----- Extracted information

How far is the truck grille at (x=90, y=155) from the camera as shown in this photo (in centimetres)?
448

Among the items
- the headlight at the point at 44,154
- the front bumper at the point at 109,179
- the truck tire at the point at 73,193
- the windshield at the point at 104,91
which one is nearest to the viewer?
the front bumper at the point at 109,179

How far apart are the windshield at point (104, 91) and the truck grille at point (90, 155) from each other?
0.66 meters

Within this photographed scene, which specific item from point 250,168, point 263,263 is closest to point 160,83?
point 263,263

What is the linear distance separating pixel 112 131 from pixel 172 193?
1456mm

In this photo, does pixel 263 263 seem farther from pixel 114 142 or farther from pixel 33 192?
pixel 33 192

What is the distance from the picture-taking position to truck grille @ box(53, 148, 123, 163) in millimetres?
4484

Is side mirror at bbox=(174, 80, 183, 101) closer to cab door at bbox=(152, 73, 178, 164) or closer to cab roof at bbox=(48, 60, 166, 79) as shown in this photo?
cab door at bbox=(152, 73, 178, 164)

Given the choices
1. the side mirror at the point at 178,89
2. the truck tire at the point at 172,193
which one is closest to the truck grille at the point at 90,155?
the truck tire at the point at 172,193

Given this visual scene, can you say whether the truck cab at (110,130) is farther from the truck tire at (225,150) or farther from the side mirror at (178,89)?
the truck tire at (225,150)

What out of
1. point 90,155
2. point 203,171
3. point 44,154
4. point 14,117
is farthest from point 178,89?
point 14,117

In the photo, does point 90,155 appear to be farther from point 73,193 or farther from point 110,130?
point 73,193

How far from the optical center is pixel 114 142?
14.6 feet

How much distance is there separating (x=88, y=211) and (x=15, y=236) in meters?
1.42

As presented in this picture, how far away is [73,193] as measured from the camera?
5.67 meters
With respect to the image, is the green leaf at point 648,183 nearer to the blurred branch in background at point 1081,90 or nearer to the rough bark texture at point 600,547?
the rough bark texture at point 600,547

----------

* _What is asked_
Set out the entries as a two-column CSV with the headers entry_text and answer, one row per entry, starting at the line containing "With respect to" and ending at the last entry. Put each field in quotes and replace any line breaks with spaces.

* _Result below_
entry_text,answer
"With respect to the image, is the green leaf at point 648,183 nearer to the blurred branch in background at point 1081,90 or nearer to the rough bark texture at point 600,547?","the rough bark texture at point 600,547"